Bombardier and Gunners, Royal Horse Artillery, 1895 (c)
Glass negative, W Gregory and Company, 51 Strand, London, 1895 (c).
This image comes from a collection of glass plate negatives associated with William Gregory and Company. The negatives depict the British Army, including some members of the colonial forces, 'at home' in Britain during the 1890s.
As well as being intimate portraits of soldiers from this era, the images provide detailed illustrations of uniforms worn during the high point of military tailoring.
The bombardier stands on the left of the image, distinguished by the chevron on his upper right sleeve. His full dress cap (busby) is made of black fur and is the shorter 1888 pattern. A red cloth bag covers the top of the cap and extends down its right side, with a white plume made of horsehair. The cap is held on with a chin chain of black leather, and yellow cord caplines loop round onto the breast. The two gunners wear the taller 1864 pattern busby.

• [LISTED RECORDS]
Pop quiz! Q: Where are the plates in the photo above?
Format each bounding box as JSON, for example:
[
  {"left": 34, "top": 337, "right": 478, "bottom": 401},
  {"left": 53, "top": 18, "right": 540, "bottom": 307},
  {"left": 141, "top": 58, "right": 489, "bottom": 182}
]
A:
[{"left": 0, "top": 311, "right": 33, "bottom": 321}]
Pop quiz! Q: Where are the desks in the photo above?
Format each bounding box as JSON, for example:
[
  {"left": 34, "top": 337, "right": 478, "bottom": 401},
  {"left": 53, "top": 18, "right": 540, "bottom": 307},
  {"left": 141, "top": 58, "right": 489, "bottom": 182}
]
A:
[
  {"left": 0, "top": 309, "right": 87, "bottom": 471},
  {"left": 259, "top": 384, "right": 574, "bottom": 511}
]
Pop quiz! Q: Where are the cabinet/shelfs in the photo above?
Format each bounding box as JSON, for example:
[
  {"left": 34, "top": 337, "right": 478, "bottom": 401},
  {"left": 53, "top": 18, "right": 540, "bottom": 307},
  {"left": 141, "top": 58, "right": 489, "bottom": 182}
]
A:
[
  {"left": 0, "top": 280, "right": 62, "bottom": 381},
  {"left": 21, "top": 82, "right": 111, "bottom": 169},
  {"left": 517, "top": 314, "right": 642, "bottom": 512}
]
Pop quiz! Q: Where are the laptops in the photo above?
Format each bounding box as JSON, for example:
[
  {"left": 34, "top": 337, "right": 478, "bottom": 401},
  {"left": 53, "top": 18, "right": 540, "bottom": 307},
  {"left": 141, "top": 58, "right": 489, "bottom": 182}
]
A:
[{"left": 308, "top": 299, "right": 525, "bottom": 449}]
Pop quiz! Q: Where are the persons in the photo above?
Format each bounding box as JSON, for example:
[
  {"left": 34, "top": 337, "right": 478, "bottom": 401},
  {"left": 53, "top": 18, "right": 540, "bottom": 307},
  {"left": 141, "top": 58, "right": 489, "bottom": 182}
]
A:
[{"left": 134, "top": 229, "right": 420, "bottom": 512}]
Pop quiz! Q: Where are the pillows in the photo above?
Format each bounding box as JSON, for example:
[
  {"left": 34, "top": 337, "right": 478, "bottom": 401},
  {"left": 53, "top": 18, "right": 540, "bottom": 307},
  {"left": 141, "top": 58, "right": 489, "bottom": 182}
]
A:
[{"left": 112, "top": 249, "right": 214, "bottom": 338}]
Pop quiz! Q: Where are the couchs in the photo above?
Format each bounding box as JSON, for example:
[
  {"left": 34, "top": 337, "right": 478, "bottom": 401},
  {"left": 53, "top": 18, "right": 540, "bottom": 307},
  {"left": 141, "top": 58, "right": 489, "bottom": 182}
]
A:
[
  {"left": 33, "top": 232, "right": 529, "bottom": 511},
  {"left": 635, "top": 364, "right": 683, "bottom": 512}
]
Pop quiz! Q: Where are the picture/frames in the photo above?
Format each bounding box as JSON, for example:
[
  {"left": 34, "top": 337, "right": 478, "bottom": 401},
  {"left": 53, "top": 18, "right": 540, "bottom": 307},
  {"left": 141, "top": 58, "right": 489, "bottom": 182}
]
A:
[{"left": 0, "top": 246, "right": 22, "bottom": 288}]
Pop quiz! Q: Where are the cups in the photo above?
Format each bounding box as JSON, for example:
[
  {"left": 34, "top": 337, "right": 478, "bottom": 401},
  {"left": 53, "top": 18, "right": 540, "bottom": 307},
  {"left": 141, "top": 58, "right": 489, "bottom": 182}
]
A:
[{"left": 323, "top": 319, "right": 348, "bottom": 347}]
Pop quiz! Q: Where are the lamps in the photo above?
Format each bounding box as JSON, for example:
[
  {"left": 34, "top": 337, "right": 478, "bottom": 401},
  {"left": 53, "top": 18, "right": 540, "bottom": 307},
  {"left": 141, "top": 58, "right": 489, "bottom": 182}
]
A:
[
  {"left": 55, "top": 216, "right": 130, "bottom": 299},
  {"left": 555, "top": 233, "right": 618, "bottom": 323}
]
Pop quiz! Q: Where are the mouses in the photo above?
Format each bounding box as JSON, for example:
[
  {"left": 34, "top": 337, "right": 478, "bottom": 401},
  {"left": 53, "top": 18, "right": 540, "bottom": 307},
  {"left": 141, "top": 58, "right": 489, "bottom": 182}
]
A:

• [PROBLEM DESCRIPTION]
Continue the description of the 1895 Royal Horse Artillery photograph above, starting right after its last sentence.

• [EXERCISE OUTPUT]
They wear the highly decorative Hussar-style full dress tunic, which is dark blue with red facings on the collar. Their tunics have several buttons with double cord braids of yellow worsted across the front with a loop at each end.
The bombardier wears dark blue overalls with a broad red stripe down the outside seam, over black wellington boots with spurs attached. The gunners wear pantaloons with the same red stripe, tucked into black riding boots with spurs attached. They all have white gloves, and their swords hang from the slings of their white leather sword belts.
One of a collection of 280 glass negatives, associated with W Gregory and Company, London, and F G O Stuart, 1892 (c)-1900.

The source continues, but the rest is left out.